Museums, Exhibits & Cultural Centers
The 11 tribes settled in Wisconsin have established museums, cultural centers and exhibits that tell the stories of their past. The Chippewa Valley Museum in Eau Claire depicts the people, places and events that shaped the Chippewa Valley and includes award-winning exhibits about the Ojibwe people. The Forest County Potawatomi Historical/Cultural Center in Crandon offers exhibits on the history of the Potawatomi, their language and traditional elements of their culture.
The Milwaukee Public Museum maintains an extensive, world-class collection depicting contemporary Native American life. Children and adults alike will appreciate the intricate and dramatic display of 37 life-size Native American figures in colorful pow wow dress accompanied by the sounds of trafitional music. Other exhibits celebrate the resiliance of Native American culture and examine its history from past to present.
Native American Villages - Recreations of the Past
Early life for Native Americans is described by traditionally-dressed interpreters at Fort Folle Avoine near Danbury. The reconstructed fur-trading post and Woodland Native American village depicts Native life in the early 1800s.
Cultural Celebrations - Pow Wows
Wisconsin's Native American tribes regularly hold pow wows to honor traditions and celebrate their culture. Events like the Hunting Moon Pow Wow, held annually in Milwaukee, feature music, drumming and dancing at the heart of the gathering, as well as traditional art and Native American foods.

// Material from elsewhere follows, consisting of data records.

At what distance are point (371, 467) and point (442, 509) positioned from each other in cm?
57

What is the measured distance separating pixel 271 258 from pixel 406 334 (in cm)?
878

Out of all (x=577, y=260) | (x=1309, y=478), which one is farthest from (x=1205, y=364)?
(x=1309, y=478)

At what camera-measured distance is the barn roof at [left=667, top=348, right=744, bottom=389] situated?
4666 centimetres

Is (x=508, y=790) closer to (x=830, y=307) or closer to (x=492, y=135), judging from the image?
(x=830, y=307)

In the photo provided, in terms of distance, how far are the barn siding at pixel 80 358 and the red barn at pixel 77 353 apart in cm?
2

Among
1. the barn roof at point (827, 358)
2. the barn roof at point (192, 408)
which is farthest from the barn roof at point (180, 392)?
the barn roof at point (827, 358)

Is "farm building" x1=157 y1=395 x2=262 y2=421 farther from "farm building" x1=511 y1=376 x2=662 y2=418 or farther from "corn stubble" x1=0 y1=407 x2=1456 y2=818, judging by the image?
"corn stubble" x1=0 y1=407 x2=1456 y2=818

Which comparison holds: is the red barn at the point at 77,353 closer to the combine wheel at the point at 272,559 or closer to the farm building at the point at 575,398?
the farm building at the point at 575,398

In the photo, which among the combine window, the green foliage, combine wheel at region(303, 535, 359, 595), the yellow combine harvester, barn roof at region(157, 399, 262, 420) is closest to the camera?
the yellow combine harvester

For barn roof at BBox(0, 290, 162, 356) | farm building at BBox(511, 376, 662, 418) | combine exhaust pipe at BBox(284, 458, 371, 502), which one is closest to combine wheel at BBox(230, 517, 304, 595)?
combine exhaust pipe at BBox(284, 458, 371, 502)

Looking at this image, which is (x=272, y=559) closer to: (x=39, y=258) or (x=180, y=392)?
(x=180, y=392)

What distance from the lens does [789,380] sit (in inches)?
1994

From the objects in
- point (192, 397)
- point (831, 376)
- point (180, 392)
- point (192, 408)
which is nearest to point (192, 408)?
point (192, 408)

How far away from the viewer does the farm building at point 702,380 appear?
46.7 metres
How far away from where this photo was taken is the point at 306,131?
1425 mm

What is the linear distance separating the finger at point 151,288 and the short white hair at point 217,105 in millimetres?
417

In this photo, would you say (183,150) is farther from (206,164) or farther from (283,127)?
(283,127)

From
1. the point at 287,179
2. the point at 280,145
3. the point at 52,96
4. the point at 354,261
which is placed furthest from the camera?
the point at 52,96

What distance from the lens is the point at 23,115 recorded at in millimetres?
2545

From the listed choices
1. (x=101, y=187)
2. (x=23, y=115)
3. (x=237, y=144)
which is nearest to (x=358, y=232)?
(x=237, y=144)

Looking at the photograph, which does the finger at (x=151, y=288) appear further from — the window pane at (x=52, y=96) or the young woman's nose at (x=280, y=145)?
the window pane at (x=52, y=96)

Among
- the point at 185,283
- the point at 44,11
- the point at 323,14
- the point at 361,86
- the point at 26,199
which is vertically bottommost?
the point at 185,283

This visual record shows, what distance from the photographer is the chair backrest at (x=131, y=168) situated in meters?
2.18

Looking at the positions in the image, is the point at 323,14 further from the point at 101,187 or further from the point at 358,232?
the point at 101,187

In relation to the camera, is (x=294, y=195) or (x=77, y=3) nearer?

The public is invited to attend and witness the pageantry and power of the Grand Entry and competitive dancing, performed by dancers in full dress and regalia.
The Lac Courte Orielles Ojibwe Nation hosts the annual Honor the Earth Pow Wow in Hayward, and the Oneida Pow Wow is held each year during the Fourth of July weekend. . Visitors can try traditional Native American foods, purchase handmade arts and crafts and watch a spectacular Grand Entry, as more hundreds of dancers arrive on the pow wow grounds. Every Memorial Day and Labor Day weekend, the Ho-Chunk Nation hosts bi-annual pow wows in Black River Falls with Native American food, music and dancing.
Casinos & Bingo
In addition to sharing their traditions, Wisconsin's 11 Native American tribes offer top-notch casino gambling and bingo throughout the state. Many of theses facilities are coupled with restaurants, lounges and hotels in a single complex.